The sky was the deepest blue. Magpies strutted along the garden path like they were coming to pay a visit. Soldiers lounged in the churchyard, lolling among the gravestones, smoking and talking. They looked tired and their uniforms were frayed and stained.
No villagers were out in the street, but furtive eyes like mine peered from behind curtains. The floorboards creaked on the landing and Mrs Marsh came into my room. Her eyes were reddened, but she looked angry as well as scared.
“One of them’s sat on my grandmother’s grave,” she said. “What do they care? We’re nothing to them. Get dressed now, there’s a good girl.”

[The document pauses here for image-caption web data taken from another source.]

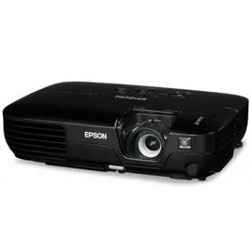 Proyector Multimedia EPSON POWERLITE S10+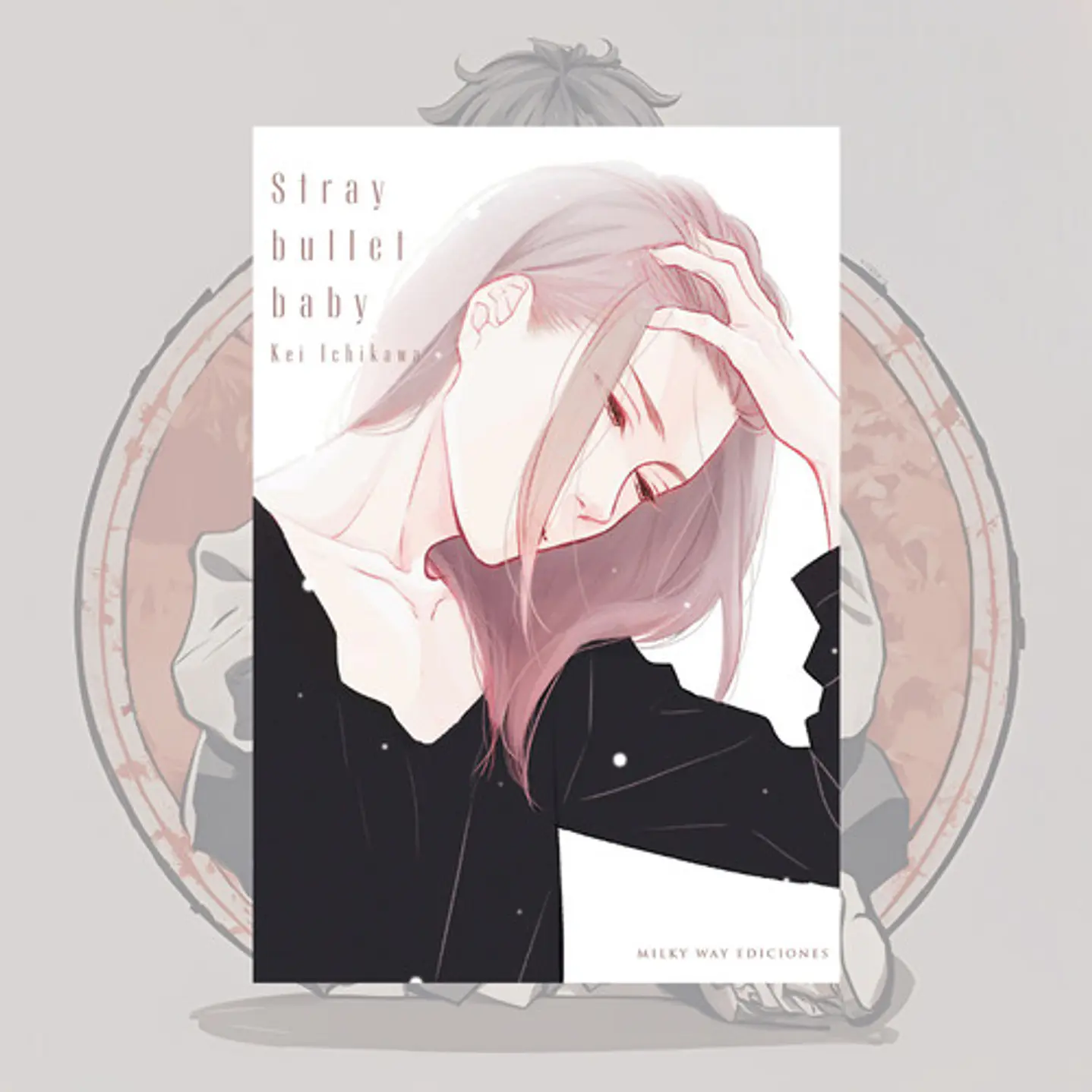 [PREVENTA] Stray Bullet Baby - Milkyway - Bl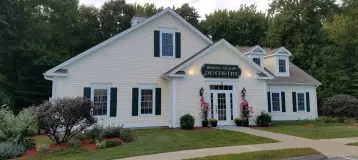 Hebron Center Dentistry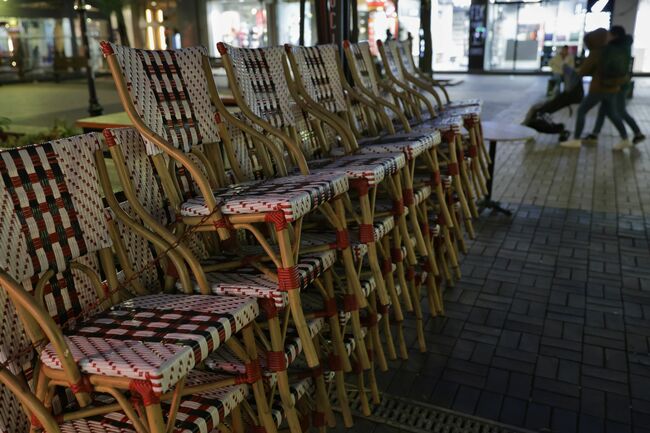 Националният борд по туризъм се обяви за запазване на преференциалния ДДС от 9 процента за ресторантьорския бранш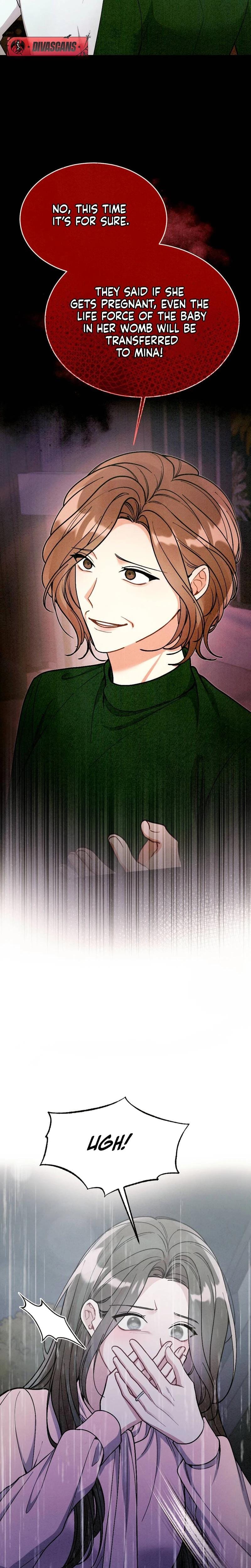 Missing Wife (Uncensored), chapter 18, page 29 of 33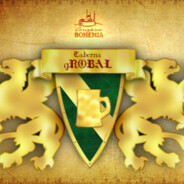 gROBAL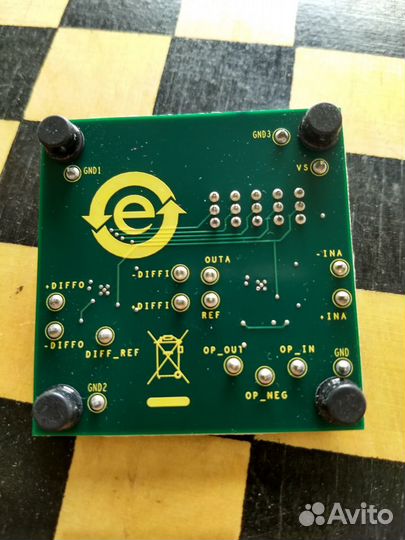 Оценочная плата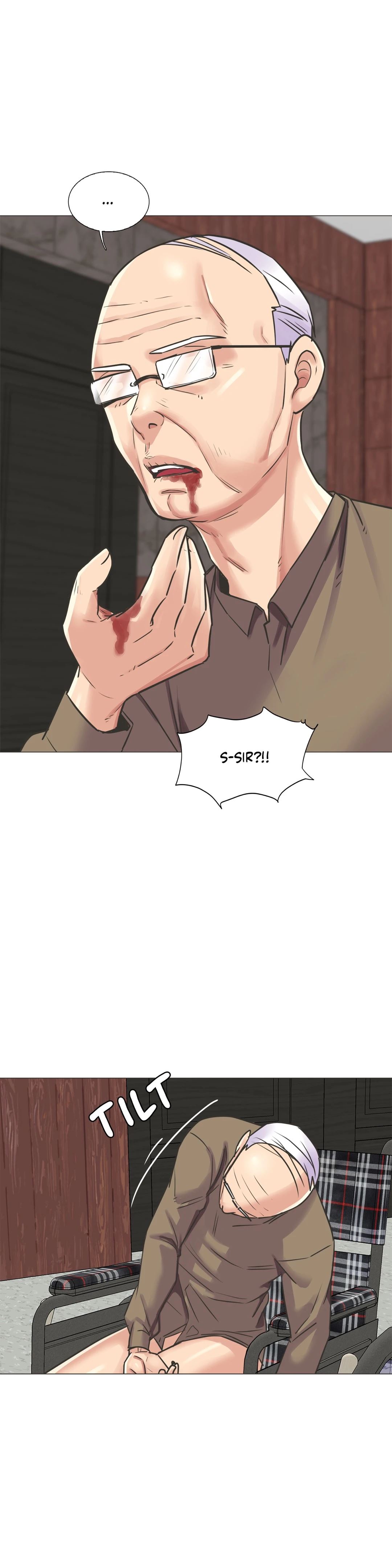 The Yes Girl - Chapter 97 - photo - 15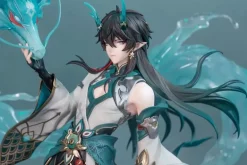 Honkai Star Rail Dan Heng/Imbibitor Lunae DX Edition 1/7 Figure JAPAN OFFICIAL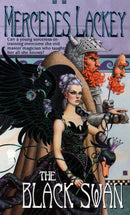 The Black Swan-Fiction: Fantasy-買書書 BuyBookBook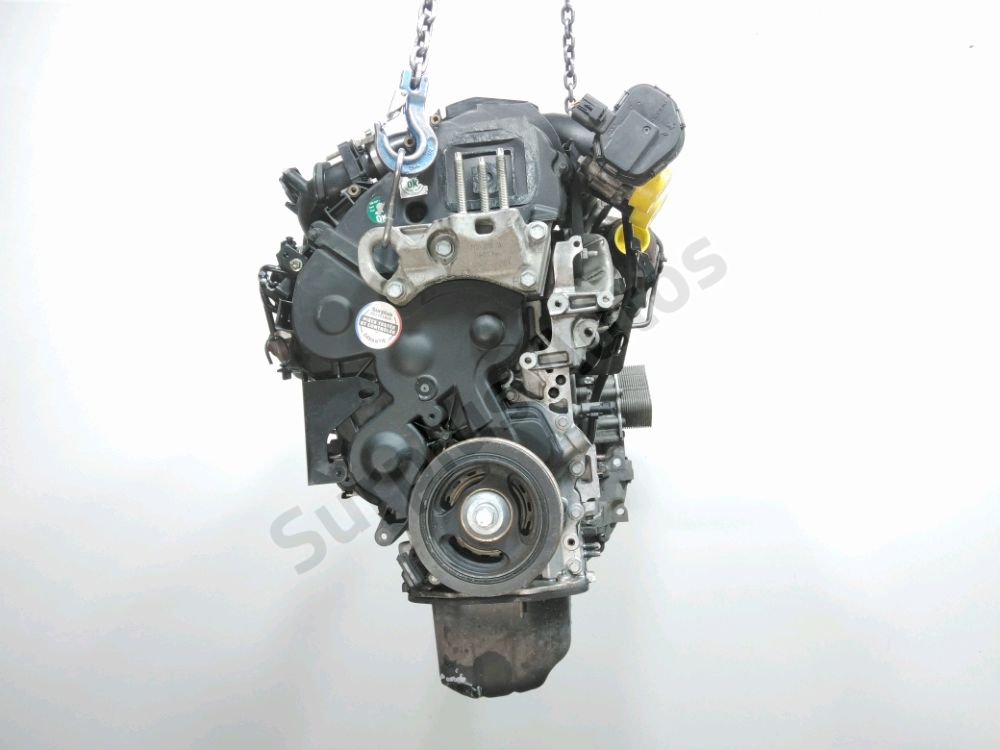 Moteur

I pulled on my clothes, all the while watching them. I thought of Mrs Marsh’s husband and Betty Warwick’s man who was a P.O.W. out East. I thought about Mr Trout’s son dying at Dunkirk and the lads at Dover Farm who’d aunties and uncles in Poland. I thought about how good Mrs Marsh had been to me, how she cooked fish pie and made rock cakes. How I liked her bathroom with its white enamel tub and the WC that was always clean. Not like that outside privy at home. I’d seen a rat in there once and lost count of the spiders.
I knew what I had to do.
I slipped into Mrs Marsh’s room before running downstairs. She was in the sitting room, talking to Betty Warwick who must’ve spent the night on the settee judging from the blankets. I crept into the kitchen and slid open the cellar door. The blue and white striped jug was on the top step, the milk cooled by the damp stone. It was heavy, but I lifted it out without spilling a drop. Moments later I’d turned the key in the back door and was in the yard, careful not to trip on the cobbles.
I must’ve been an odd sight. A freckle faced girl, skinny as an old hen in her darned Fair Isle jumper, doing what none of the villagers had dared to do. Walking up to the churchyard, smiling at the men. Some of them smiled back, maybe thinking the welcome was genuine. They were grateful for the milk, producing battered tin mugs or food tins to drink it from. I poured it out until every last drop was gone.
One of them gave me a piece of chocolate. I ate it greedily as I walked back to Mrs Marsh’s. All the while I thought of the glass vial now lying empty on the cellar steps. How harmless those crushed tablets had looked. How easily they’d dissolved into the goodness of the thick, creamy milk.